[Exercise details] Select all lines holding the word "tailed" from the entries that follow.

▼▼▼

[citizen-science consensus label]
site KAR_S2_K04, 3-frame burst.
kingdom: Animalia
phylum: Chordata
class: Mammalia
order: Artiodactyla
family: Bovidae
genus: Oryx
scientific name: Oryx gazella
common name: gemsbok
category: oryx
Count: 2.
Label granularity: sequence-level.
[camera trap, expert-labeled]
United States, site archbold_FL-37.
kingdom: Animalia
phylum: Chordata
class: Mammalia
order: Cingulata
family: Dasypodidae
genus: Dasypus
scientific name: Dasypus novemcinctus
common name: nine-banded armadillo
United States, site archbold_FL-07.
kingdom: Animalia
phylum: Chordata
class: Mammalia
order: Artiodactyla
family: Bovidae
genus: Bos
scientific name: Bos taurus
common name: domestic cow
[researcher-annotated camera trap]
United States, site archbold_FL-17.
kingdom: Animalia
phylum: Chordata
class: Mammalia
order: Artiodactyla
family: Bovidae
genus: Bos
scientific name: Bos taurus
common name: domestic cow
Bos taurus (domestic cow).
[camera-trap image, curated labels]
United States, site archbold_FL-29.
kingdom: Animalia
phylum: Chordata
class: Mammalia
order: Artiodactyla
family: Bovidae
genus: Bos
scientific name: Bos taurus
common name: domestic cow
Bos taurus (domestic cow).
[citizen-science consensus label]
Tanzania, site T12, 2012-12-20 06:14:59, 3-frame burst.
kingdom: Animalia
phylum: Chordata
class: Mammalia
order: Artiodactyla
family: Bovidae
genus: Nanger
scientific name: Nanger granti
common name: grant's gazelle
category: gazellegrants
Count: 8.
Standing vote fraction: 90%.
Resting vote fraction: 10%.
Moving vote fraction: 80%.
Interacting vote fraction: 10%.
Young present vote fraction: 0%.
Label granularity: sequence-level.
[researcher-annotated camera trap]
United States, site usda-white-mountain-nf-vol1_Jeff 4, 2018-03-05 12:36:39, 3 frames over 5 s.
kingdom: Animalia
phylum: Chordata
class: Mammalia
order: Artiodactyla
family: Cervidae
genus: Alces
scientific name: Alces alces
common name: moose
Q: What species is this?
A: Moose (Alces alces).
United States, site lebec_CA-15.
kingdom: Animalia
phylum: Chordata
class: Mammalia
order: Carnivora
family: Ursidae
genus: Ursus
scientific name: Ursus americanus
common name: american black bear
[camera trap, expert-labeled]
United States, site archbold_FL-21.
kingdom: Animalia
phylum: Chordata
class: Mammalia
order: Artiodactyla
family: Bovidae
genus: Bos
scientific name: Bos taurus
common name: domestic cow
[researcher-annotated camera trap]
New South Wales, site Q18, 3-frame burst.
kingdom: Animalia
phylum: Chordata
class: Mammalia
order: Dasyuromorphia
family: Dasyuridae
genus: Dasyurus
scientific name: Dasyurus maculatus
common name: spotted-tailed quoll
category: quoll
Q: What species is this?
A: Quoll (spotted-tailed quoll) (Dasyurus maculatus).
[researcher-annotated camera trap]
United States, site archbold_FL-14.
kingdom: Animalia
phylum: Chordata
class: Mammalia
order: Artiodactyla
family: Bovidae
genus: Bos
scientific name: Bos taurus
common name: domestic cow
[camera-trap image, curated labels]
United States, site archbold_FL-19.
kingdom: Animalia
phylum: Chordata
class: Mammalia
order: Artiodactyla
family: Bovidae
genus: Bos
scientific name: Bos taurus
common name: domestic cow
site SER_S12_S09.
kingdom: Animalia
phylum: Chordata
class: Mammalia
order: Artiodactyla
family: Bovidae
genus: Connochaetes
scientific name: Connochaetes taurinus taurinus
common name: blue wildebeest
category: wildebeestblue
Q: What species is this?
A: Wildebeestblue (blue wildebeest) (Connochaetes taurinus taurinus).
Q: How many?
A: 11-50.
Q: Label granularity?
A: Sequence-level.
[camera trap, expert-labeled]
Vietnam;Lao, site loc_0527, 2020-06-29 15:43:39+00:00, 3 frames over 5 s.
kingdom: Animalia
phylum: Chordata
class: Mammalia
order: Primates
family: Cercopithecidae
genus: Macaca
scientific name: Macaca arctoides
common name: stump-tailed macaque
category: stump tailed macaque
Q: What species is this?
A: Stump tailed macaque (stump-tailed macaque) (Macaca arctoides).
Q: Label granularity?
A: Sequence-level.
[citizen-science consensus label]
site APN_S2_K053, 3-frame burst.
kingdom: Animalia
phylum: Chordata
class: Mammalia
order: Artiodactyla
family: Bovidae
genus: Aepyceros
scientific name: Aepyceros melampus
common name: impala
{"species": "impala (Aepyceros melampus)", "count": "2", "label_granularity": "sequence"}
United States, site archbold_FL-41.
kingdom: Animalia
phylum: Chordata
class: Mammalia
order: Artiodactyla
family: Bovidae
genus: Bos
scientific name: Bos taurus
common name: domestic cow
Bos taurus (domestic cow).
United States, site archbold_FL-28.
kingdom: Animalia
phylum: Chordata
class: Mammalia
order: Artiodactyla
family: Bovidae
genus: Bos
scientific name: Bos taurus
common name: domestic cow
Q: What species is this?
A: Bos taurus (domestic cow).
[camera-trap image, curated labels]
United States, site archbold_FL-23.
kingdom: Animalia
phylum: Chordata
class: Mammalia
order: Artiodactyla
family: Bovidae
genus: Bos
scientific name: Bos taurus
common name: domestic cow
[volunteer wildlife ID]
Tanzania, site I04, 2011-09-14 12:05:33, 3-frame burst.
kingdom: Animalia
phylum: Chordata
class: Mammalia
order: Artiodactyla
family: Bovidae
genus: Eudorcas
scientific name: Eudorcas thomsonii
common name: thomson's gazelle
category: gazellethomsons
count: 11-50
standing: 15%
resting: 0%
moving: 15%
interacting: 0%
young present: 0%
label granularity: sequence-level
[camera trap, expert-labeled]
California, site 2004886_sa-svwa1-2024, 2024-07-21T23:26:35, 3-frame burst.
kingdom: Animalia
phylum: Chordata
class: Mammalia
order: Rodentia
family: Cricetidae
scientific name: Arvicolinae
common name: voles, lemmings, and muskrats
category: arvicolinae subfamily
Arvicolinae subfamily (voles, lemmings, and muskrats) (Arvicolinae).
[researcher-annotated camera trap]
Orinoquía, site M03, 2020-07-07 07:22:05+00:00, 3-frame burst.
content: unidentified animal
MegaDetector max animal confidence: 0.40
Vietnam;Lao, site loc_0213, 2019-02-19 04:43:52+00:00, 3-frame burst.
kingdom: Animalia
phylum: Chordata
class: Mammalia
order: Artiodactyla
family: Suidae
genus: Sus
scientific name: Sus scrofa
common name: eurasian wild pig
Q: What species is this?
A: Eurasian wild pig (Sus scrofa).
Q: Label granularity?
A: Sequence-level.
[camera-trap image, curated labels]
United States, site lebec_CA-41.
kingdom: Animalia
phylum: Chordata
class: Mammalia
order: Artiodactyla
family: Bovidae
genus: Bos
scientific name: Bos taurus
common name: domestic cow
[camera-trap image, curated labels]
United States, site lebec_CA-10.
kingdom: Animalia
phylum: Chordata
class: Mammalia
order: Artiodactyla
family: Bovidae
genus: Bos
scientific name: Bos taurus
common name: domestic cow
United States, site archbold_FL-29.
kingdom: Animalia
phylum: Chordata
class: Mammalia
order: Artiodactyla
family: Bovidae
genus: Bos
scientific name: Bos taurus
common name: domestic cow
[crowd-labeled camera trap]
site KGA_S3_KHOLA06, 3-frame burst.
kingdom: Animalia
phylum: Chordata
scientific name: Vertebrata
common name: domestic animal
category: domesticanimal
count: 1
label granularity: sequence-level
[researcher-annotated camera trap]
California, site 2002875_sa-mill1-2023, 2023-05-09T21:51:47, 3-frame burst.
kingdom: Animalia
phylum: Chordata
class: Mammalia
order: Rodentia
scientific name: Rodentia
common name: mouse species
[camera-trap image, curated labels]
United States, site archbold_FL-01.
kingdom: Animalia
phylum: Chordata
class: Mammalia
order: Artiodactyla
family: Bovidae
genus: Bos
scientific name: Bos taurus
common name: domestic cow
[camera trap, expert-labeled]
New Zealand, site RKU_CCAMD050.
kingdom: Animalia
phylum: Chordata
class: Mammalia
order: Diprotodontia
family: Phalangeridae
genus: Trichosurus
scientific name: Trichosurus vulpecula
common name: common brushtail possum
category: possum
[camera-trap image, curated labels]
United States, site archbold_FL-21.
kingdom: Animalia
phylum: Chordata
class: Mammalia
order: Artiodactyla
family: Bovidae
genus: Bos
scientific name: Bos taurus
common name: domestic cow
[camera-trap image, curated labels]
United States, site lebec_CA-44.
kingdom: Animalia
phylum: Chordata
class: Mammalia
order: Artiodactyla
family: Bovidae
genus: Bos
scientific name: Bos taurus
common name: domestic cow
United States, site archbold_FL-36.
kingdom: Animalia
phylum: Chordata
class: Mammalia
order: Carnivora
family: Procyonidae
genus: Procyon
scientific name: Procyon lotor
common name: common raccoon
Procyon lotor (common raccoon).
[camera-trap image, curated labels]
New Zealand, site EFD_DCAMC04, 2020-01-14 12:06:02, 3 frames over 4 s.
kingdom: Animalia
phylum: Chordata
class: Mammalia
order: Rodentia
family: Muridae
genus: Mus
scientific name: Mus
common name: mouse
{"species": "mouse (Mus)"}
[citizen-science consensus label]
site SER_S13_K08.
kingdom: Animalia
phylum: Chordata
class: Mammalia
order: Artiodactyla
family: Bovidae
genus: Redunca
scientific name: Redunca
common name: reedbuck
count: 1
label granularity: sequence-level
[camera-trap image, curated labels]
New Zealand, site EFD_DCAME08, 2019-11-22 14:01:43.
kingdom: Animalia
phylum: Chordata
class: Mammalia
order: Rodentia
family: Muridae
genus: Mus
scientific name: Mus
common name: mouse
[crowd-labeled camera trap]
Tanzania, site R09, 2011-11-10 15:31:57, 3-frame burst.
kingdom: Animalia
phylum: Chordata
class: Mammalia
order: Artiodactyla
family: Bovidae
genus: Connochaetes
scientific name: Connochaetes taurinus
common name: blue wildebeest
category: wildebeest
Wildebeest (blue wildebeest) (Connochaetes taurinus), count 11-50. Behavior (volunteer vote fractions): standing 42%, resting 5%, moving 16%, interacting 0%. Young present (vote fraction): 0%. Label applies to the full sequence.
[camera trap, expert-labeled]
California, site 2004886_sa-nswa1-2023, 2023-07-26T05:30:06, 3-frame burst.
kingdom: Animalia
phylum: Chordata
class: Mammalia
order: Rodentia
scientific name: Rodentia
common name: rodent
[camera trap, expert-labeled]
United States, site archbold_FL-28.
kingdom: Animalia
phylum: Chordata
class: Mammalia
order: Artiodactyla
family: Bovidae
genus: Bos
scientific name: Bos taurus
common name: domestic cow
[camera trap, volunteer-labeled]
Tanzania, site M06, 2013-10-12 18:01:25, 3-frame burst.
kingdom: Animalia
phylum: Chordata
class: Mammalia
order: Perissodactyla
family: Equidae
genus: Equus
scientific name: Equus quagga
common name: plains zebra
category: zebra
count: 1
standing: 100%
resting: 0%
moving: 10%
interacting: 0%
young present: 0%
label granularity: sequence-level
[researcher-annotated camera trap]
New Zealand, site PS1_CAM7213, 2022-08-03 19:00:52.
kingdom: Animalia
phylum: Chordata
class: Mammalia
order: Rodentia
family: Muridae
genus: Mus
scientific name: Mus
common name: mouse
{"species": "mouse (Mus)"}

▲▲▲

[Result]
common name: spotted-tailed quoll
A: Quoll (spotted-tailed quoll) (Dasyurus maculatus).
common name: stump-tailed macaque
category: stump tailed macaque
A: Stump tailed macaque (stump-tailed macaque) (Macaca arctoides).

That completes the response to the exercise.